Liverpool Biennial Comes To Lancashire in June 2019
25 January 2019
In-Situ and Super Slow Way have announced that work from this year's Liverpool Biennial will be shown in Burnley, Nelson and Pendle this summer, from Friday 7 to Sunday 30 June 2019.
The Biennial touring exhibition programme, which is free to view, brings works by leading international artists commissioned and presented at the 2018 festival to spaces across the North of England in 2019. For East Lancashire, In-Situ and Super Slow Way will show artwork and work with communities in Nelson Library, Nelson, The Pavilion at Thompson Park and The Garage in Brierfield.
In June 2019, In-Situ will welcome artist Madiha Aijaz for a month long residency to create new work with communities in Brierfield and Nelson. In-Situ will also present film works by Madiha Aijaz in the public setting of Nelson Library. Her film These Silences Are All the Words explores the public libraries of Karachi, Pakistan against the backdrop of the city’s changing landscape. Other films and photography by Aijaz, shown at In-Situ’s new space in Brierfield, will similarly offer a perspective on a country sharply divided along linguistic lines. The work was jointly selected by In-Situ and Mums 2 Mums, Nelson, following a visit to Liverpool Biennial this summer. This will be In-Situ's second partnership with Liverpool Biennial, and follows Krzysztof Wodiczko's large scale art installation Guests at Northlight Mill in 2016.

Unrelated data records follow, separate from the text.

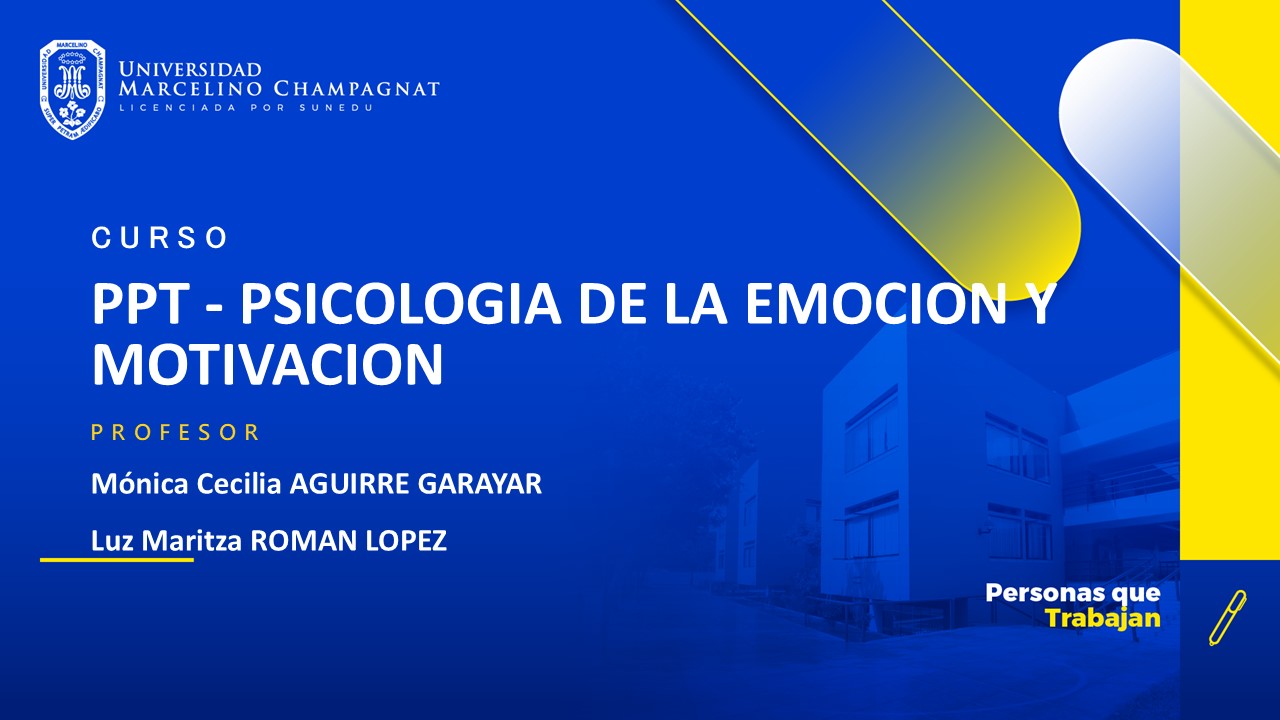 UNIVERSIDAD MARCELINO CHAMPAGNAT
LICENCIADA POR SUNEDU

CURSO

PPT - PSICOLOGIA DE LA EMOCION Y MOTIVACION

PROFESOR

Mónica Cecilia AGUIRRE GARAYAR

Luz Maritza ROMAN LOPEZ

Personas que Trabajan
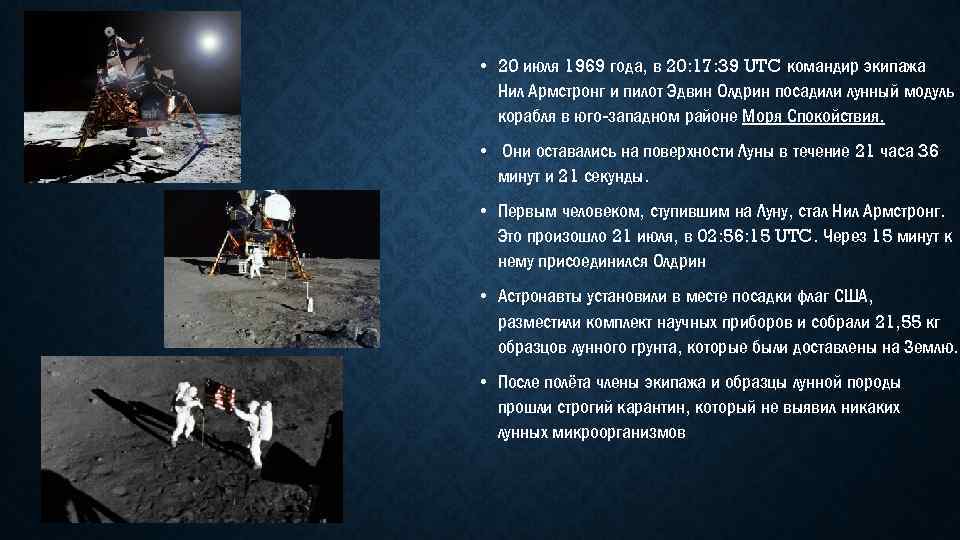 • 20 июля 1969 года, в 20:17:39 UTC командир экипажа Нил Армстронг и пилот Эдвин Олдрин посадили лунный модуль корабля в юго-западном районе Моря Спокойствия.

• Они оставались на поверхности Луны в течение 21 часа 36 минут и 21 секунды.

• Первым человеком, ступившим на Луну, стал Нил Армстронг. Это произошло 21 июля, в 02:56:15 UTC. Через 15 минут к нему присоединился Олдрин

• Астронавты установили в месте посадки флаг США, разместили комплект научных приборов и собрали 21,55 кг образцов лунного грунта, которые были доставлены на Землю.

• После полёта члены экипажа и образцы лунной породы прошли строгий карантин, который не выявил никаких лунных микроорганизмов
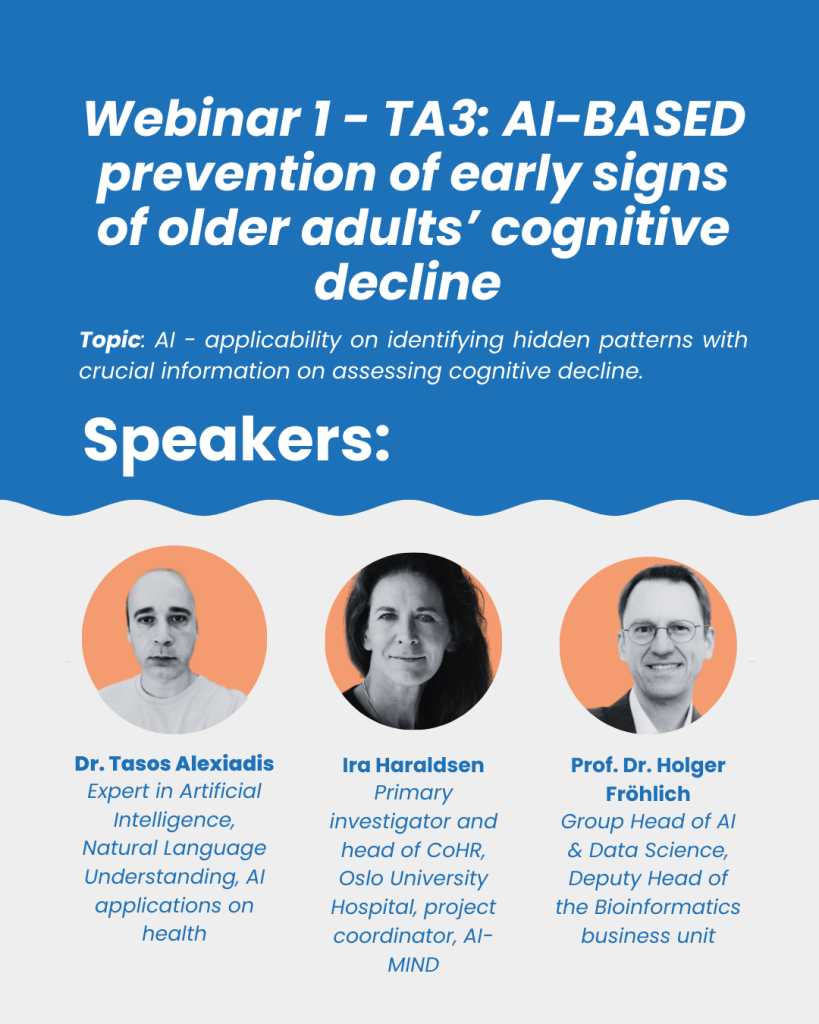 Webinar 1 - TA3: AI-BASED prevention of early signs of older adults' cognitive decline

Topic: AI - applicability on identifying hidden patterns with crucial information on assessing cognitive decline.

Speakers:

Dr. Tasos Alexiadis
Expert in Artificial Intelligence, Natural Language Understanding, AI applications on health

Ira Haraldsen
Primary investigator and head of CoHR, Oslo University Hospital, project coordinator, AI-MIND

Prof. Dr. Holger Fröhlich
Group Head of AI & Data Science, Deputy Head of the Bioinformatics business unit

Super Slow Way is bringing Reetu Satar’s film Harano Sur (Lost Tune) to The Pavilion, Thompson Park in Burnley. The work focuses on the harmonium, as a way to explore the violence and social upheaval that have recently affected Bangladesh and as a wider metaphor for issues of cultural control, diasporas and partition.
Sattar will also undertake a residency with communities in Burnley in June and July 2019, the outcome of which will be shown as part of the British Textile Biennial in Autumn 2019.
In-Situ is a not-for-profit arts organisation based in Brierfield which seeks to embed art into everyday life in Pendle. Super Slow Way is an arts commissioning programme in Pennine Lancashire shaped by local communities working alongside a wide range of local, national and international artists.
For this Liverpool Biennial touring programme they are working together to bring new work to Pennine Lancashire opening on Friday 7th June and running until Sunday 30th June. Over the first weekend a mini bus will run between venues allowing local residents to see all three artworks in a day. All exhibitions will be free and people are welcome to drop in at anytime.